Art. 1º Definir os critérios para obrigatoriedade da medição e do automonitoramento do uso da água pelos usuários regularizados em corpos de domínio do Estado.

Art. 2º Para os efeitos desta Resolução, considera-se:

I - automonitoramento: processo completo de monitoramento (medir, registrar e armazenar os dados de captação, lançamento e qualidade da água) e de declaração (processar e transmitir os dados ao Naturatins) realizado pelo usuário de água (usuário) por interferência regularizada;

II - captação: a retirada de parcela de água existente em um corpo hídrico, para consumo final ou insumo de processo produtivo;

III - DBO 5,20 - demanda bioquímica de oxigênio, ou quantidade de oxigênio consumido, durante 5 (cinco) dias a uma temperatura de 20ºC;

IV - Declaração de Uso de Recursos Hídricos - DURH: processo eletrônico de informar os volumes captados (DURH-captação) , ou os volumes lançados e a qualidade da água (DURH-lançamento) , resultantes do automonitoramento executado pelos usuários por interferência regularizada, de forma voluntária ou por obrigação normativa;

V - empreendimento: organização pertencente a um usuário com uma ou mais interferências no Cadastro Nacional de Usuários de Recursos Hídricos - CNARH ou sistema de banco de dados estadual de usuários de água;

VI - Horímetro: instrumento de medição (analógico ou digital) utilizado para registrar o tempo de funcionamento de um equipamento, medido em horas ou frações de horas.

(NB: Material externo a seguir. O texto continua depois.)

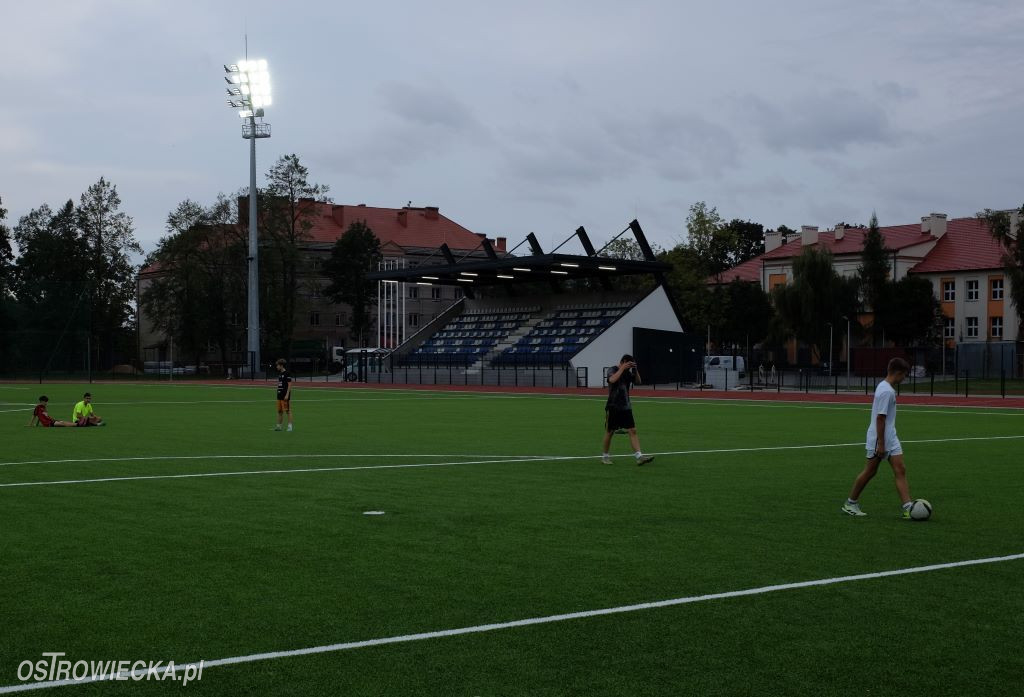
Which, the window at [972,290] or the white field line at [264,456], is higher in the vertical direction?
the window at [972,290]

VII - interferência: ponto regularizado de captação ou de lançamento de água ou efluente, formado por um ou por conjunto de equipamentos e instalações, em fase de projeto ou operação;

VIII - lançamento: o despejo de efluentes e demais resíduos líquidos ou gasosos, diretamente lançados, tratados ou não, com o fim de diluição, transporte ou disposição, de qualquer fonte poluidora em um corpo hídrico;

IX - monitoramento de qualidade: o registro da qualidade do efluente lançado obtido por meio da análise da DBO 5,20 e/ou do fósforo total;

X - monitoramento direto: o registro dos volumes de captação e/ou lançamento obtido por meio de medição que inclua pelo menos um dos seguintes parâmetros: velocidade do fluxo, vazão, volume ou nível;

XI - monitoramento indireto: o registro dos volumes de captação e/ou lançamento obtido por meio de outras medições indiretas ou estimativas, desde que inclua a medição do tempo de funcionamento do sistema;

XII - monitoramento por telemetria (telemetria) : monitoramento automático realizado por um sistema de medição autônomo, com transmissão remota dos dados compatível com o sistema de gestão e controle do Naturatins;

XIII - sistema de medição: o conjunto de instalações, equipamentos, acessórios, instrumentos e dispositivos que registra e permite o monitoramento dos volumes retirados e lançados em um corpo hídrico; ou o método de medição de vazões, velocidade do fluxo ou nível com eficiência técnica devidamente comprovada;

XIV - usuário de água (usuário) : pessoa física ou jurídica, de direito público ou privado, responsável por empreendimento com um ou mais tipos de interferências, titular de cadastro ou de outorga(s) de direito de uso para captar parcela da água, lançar efluentes ou implantar interferência em um corpo de água de domínio do estado;

XV - sistema de captação: todo equipamento ou conjunto de equipamentos, fixos ou móveis, obra hidráulica ou canal, destinados à retirada de água de corpos hídricos, por gravidade ou compreendendo bombas, motores, conjuntos motobomba e demais dispositivos associados, independentemente da potência instalada ou da forma de acionamento.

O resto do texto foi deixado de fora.